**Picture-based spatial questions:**
######

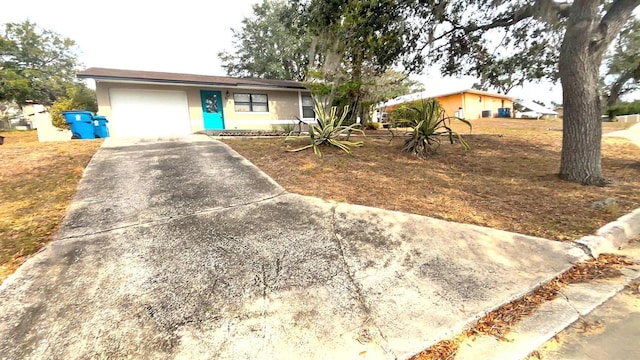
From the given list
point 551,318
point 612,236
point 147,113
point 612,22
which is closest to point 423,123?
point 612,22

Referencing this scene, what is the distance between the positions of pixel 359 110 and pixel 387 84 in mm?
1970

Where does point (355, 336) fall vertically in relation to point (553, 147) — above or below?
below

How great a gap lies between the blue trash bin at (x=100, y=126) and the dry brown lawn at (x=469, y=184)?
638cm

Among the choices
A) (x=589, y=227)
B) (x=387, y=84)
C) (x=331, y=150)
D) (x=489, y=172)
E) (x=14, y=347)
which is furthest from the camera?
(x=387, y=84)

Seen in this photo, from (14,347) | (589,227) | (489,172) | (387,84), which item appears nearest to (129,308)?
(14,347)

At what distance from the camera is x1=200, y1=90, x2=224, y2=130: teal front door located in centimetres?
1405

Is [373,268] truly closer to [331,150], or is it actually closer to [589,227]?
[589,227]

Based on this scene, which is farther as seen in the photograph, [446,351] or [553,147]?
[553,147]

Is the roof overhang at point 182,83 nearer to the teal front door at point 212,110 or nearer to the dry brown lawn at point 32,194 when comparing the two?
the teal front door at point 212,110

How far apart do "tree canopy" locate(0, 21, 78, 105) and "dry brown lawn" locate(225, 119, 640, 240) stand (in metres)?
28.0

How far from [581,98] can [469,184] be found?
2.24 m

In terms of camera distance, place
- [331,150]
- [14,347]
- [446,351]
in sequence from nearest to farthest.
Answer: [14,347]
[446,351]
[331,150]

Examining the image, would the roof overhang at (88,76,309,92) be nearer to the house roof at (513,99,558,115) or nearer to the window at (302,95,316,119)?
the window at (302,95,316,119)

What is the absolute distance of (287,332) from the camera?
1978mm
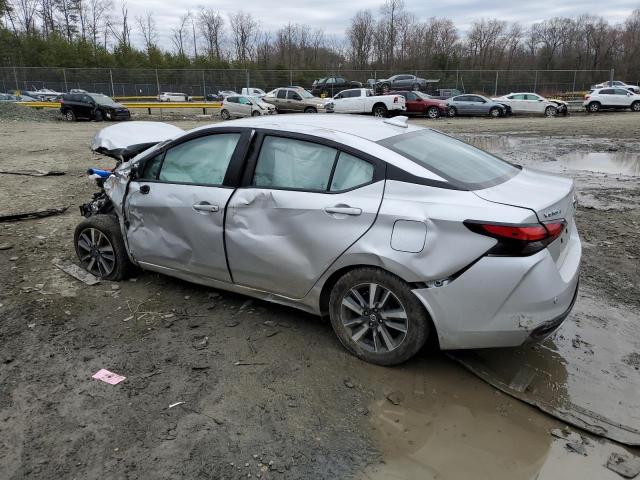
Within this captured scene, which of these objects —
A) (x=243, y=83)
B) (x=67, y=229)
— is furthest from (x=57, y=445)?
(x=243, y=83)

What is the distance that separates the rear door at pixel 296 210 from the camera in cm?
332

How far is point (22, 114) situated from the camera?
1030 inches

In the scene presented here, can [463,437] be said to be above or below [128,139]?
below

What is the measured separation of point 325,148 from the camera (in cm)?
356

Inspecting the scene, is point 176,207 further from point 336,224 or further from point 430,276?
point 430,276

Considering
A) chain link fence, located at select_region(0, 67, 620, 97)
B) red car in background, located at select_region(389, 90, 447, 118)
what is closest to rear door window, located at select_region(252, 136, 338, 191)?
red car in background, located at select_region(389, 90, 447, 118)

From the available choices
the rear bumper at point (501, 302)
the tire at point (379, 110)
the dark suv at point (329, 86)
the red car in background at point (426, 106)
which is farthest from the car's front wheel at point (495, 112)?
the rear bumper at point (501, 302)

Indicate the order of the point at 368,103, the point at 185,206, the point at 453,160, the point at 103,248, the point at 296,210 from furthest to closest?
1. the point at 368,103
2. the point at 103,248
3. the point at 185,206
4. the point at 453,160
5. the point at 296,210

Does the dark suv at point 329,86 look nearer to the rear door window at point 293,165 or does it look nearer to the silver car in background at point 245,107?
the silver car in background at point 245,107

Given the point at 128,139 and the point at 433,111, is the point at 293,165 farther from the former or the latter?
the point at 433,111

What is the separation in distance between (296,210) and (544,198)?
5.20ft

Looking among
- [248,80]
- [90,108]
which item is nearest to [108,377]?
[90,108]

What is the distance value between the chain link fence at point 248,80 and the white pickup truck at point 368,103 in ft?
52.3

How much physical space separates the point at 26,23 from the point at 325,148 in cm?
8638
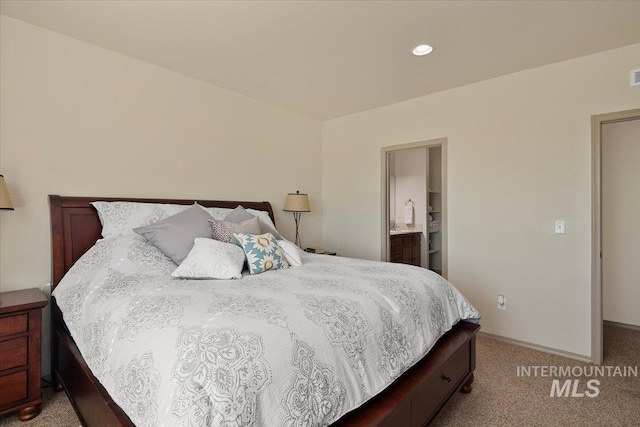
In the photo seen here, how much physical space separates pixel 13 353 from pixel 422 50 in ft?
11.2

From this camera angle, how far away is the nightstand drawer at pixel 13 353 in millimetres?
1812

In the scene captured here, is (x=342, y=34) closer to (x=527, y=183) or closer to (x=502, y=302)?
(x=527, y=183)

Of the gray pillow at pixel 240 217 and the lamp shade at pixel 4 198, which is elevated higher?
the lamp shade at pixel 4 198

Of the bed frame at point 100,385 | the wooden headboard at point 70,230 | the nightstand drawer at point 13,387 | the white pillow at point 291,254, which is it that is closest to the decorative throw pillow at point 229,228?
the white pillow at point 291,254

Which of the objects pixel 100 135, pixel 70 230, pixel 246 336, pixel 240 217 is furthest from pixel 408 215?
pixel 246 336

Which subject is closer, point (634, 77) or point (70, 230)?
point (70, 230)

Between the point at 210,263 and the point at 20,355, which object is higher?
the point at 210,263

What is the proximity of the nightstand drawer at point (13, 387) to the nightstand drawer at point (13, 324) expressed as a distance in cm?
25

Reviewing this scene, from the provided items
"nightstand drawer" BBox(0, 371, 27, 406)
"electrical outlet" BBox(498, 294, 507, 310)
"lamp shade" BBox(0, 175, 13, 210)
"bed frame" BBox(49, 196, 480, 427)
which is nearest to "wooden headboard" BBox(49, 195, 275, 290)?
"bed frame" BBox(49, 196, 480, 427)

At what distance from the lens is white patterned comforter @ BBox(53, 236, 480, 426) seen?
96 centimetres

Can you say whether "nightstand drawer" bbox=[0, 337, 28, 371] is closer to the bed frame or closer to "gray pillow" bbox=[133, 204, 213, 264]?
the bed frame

######

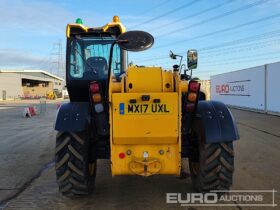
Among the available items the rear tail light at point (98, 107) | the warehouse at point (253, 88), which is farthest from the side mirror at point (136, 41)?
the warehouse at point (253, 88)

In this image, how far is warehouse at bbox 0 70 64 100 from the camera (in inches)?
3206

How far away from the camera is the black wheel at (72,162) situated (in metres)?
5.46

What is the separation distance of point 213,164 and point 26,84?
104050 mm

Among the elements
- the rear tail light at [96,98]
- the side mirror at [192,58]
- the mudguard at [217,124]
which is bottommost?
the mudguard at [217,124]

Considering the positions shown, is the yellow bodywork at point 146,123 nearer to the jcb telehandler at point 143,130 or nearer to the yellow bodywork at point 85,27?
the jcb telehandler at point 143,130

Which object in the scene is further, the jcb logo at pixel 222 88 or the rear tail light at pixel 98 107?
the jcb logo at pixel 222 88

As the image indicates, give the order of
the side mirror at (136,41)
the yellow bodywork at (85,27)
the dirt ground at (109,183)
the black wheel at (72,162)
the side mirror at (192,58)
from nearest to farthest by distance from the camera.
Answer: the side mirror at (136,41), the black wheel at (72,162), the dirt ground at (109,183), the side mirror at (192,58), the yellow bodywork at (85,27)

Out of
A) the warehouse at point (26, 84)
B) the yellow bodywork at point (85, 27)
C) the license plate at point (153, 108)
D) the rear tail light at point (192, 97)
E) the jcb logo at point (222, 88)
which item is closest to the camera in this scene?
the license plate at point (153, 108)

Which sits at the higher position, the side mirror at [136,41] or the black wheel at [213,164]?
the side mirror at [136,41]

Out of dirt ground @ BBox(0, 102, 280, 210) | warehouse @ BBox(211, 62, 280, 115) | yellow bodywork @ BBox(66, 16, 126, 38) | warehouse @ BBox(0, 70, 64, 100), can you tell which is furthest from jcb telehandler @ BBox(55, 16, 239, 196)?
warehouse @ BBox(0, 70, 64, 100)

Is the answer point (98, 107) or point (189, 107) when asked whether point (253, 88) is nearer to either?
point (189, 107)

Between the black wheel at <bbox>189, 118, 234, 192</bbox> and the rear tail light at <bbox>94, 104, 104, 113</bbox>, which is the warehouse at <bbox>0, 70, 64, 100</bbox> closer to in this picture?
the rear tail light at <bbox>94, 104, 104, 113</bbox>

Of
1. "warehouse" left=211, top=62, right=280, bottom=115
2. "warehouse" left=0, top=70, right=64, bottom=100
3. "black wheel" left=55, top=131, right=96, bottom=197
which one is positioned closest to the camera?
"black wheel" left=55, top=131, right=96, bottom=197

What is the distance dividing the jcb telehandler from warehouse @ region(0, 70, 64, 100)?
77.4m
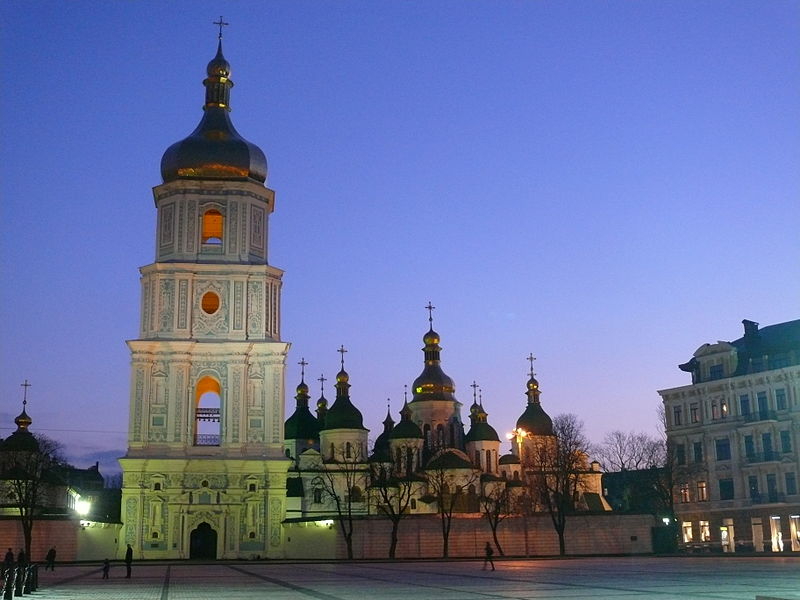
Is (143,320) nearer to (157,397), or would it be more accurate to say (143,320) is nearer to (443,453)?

######

**DIRECTIONS FOR THIS TASK:**
Locate each line in the data above that contains the string "choices" and copy those lines out. Case counts, so match capitals exactly.

**TASK ANSWER:**
Among the choices
From the available choices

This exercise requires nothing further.